▶ _Tarefas a realizar_:
- A) Reproduza do trecho sobre a ética no Big Data a parte que vai de "Ética no Big" até "seus anúncios online.", incluindo este último.
- B) Resuma em duas frases o trecho sobre a ética no Big Data.

▶ _Trecho selecionado_:

"""

Ética no Big Data: Vantagens e Riscos da Coleta de Dados em Grande Escala

Sabe aquela sensação de que alguém está observando tudo que você faz online? Mais cedo ou mais tarde, quem usa a internet passa por um momento desses. É aquele anúncio com um produto em que você mal tinha pensado; é o autocomplete do Google conhecendo você bem demais; é quando você vai numa loja e ela começa a aparecer nos seus anúncios online.

Ou é simplesmente uma impressão vaga de que alguém — ou alguma coisa — está seguindo você online.

Olhos virtuais

Essa sensação não é paranoia. Você realmente está sendo observado. Não por pessoas, mas por robôs — por centenas e milhares de micro-programas feitos com um só propósito: coletar, armazenar e analisar tudo o que você faz online.

"""

▶ _Linhas_:
"""

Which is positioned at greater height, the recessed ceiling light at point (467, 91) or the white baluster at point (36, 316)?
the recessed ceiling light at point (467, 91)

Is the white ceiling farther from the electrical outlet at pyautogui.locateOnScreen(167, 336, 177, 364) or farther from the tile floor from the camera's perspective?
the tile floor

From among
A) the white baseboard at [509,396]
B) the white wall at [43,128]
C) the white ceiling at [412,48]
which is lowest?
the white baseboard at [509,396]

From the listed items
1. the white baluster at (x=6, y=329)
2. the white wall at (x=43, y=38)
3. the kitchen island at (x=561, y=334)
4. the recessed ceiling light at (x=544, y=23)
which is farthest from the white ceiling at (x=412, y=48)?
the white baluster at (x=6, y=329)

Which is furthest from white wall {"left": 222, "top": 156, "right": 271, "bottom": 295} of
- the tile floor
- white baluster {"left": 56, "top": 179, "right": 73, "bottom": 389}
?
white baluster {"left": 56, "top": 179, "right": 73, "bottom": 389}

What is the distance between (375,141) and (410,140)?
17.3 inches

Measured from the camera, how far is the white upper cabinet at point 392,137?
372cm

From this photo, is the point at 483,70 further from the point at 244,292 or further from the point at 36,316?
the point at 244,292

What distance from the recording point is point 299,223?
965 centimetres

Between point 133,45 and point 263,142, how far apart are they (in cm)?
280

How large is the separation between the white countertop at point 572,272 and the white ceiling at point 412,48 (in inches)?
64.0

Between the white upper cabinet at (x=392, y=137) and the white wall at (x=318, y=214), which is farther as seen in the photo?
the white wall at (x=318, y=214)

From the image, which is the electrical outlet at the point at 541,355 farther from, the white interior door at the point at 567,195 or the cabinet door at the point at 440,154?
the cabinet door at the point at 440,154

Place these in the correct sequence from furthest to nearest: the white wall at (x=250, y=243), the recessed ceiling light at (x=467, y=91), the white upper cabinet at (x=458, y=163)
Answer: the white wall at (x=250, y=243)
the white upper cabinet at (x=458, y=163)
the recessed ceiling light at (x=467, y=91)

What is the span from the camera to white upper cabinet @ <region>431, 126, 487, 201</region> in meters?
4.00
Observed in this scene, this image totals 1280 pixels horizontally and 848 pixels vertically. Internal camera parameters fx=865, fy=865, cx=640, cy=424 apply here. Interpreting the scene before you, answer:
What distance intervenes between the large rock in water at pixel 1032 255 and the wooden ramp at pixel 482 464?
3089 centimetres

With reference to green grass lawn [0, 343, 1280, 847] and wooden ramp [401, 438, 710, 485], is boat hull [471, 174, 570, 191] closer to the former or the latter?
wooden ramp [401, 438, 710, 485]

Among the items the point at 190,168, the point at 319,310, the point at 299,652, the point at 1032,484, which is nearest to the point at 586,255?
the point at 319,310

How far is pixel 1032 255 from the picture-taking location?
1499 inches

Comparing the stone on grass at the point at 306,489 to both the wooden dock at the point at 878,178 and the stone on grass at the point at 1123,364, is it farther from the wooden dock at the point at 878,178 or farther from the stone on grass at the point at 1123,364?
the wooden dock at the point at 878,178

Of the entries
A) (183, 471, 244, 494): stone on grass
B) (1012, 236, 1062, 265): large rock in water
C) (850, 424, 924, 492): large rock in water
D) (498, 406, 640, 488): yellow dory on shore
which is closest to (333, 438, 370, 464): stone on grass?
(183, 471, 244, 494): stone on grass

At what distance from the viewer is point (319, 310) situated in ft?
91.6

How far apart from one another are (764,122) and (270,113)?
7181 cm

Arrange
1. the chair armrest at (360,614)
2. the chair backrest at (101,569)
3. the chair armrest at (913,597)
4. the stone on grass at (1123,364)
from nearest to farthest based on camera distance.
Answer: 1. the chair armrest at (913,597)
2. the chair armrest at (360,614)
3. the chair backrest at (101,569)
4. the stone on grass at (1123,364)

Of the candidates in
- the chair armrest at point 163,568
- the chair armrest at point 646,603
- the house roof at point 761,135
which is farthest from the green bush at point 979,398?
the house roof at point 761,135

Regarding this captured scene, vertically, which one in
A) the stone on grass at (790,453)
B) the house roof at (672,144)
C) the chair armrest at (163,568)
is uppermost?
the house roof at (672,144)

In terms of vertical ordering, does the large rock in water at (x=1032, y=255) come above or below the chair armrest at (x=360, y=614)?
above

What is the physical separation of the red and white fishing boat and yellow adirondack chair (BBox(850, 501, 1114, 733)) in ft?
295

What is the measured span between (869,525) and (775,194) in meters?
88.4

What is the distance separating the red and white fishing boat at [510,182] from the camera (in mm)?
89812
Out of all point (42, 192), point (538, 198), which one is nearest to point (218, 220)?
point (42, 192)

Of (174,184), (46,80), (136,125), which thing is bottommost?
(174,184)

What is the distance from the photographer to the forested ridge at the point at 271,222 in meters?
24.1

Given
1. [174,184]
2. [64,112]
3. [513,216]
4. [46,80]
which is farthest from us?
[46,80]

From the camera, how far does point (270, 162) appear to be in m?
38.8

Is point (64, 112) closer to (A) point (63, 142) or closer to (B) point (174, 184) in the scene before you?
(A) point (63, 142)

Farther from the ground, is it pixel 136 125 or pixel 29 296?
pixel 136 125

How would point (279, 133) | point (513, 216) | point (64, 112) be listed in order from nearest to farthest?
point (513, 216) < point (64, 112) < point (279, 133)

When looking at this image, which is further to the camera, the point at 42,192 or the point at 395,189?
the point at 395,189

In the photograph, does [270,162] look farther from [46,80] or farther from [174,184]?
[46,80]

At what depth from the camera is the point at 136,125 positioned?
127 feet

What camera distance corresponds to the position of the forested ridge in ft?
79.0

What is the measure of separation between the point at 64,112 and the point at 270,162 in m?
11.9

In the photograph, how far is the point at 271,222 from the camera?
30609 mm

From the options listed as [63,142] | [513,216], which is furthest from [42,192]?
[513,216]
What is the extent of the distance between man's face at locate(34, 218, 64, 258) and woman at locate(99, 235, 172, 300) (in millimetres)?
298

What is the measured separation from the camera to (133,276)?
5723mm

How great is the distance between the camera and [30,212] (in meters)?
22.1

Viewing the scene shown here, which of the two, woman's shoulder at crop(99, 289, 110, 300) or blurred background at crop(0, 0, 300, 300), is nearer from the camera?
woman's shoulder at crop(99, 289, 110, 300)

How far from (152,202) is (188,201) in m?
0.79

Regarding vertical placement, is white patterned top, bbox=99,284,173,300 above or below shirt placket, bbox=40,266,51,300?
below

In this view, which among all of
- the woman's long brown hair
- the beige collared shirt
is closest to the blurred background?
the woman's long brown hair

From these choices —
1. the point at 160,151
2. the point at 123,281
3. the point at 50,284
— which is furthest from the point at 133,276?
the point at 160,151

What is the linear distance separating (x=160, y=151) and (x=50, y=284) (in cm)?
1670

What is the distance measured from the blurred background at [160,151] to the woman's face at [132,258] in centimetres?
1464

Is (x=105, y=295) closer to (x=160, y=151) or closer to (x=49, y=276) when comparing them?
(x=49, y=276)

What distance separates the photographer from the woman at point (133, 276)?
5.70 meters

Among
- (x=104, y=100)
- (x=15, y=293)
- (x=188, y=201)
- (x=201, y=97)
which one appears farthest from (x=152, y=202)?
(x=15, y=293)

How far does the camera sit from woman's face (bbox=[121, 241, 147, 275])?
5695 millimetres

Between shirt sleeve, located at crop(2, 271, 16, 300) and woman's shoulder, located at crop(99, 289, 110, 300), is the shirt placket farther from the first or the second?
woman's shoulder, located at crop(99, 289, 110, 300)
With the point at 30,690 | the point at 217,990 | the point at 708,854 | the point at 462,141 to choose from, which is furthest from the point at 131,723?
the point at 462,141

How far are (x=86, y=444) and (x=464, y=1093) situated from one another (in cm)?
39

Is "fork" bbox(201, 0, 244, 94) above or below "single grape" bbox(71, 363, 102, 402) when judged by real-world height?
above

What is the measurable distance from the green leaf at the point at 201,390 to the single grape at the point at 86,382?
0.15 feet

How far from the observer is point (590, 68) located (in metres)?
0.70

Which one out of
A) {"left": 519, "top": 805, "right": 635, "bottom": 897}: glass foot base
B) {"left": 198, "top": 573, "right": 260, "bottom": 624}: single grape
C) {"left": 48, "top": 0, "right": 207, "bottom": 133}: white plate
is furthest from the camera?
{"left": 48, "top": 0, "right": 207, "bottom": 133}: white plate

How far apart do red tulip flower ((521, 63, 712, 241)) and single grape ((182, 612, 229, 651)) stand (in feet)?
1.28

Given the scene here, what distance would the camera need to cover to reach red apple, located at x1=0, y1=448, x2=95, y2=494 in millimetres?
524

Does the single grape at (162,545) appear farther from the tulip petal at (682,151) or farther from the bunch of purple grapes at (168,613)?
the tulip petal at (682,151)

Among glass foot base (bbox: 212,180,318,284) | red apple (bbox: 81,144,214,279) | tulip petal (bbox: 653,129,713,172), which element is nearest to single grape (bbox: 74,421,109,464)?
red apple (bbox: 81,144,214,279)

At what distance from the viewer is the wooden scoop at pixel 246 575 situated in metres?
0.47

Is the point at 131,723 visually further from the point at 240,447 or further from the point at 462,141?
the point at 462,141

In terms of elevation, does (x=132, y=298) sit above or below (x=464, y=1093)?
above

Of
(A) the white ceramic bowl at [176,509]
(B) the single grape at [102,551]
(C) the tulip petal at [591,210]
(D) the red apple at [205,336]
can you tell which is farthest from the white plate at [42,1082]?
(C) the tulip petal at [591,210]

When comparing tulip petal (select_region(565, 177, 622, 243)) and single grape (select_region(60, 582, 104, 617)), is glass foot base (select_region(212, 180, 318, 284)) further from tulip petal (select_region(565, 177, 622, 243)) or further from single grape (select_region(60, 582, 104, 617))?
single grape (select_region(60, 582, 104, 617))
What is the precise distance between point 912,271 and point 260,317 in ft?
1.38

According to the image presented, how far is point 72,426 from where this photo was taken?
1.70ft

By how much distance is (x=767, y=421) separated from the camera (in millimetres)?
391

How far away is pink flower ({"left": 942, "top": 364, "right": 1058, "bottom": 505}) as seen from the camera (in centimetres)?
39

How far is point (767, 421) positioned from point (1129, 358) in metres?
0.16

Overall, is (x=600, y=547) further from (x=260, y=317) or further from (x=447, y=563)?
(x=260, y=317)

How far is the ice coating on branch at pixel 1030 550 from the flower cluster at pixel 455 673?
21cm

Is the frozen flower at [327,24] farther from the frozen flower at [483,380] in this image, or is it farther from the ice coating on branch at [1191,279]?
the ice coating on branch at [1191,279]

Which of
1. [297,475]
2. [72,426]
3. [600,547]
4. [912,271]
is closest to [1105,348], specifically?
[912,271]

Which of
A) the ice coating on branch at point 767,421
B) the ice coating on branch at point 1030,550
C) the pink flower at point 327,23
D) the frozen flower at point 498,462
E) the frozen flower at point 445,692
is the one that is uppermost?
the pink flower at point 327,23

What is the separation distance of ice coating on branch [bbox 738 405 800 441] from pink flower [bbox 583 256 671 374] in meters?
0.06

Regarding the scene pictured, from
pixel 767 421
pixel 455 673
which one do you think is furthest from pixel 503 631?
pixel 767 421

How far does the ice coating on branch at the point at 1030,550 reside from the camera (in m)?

"""

▶ _Em resposta_:
- A)
Ética no Big Data: Vantagens e Riscos da Coleta de Dados em Grande Escala

Sabe aquela sensação de que alguém está observando tudo que você faz online? Mais cedo ou mais tarde, quem usa a internet passa por um momento desses. É aquele anúncio com um produto em que você mal tinha pensado; é o autocomplete do Google conhecendo você bem demais; é quando você vai numa loja e ela começa a aparecer nos seus anúncios online.

- B) Mais cedo ou mais tarde, quem usa a internet tem a sensação de estar sendo observado, por exemplo ao ver anúncios de um produto em que mal tinha pensado ou de uma loja que visitou. Essa sensação não é paranoia, pois centenas e milhares de micro-programas robóticos coletam, armazenam e analisam tudo o que a pessoa faz online.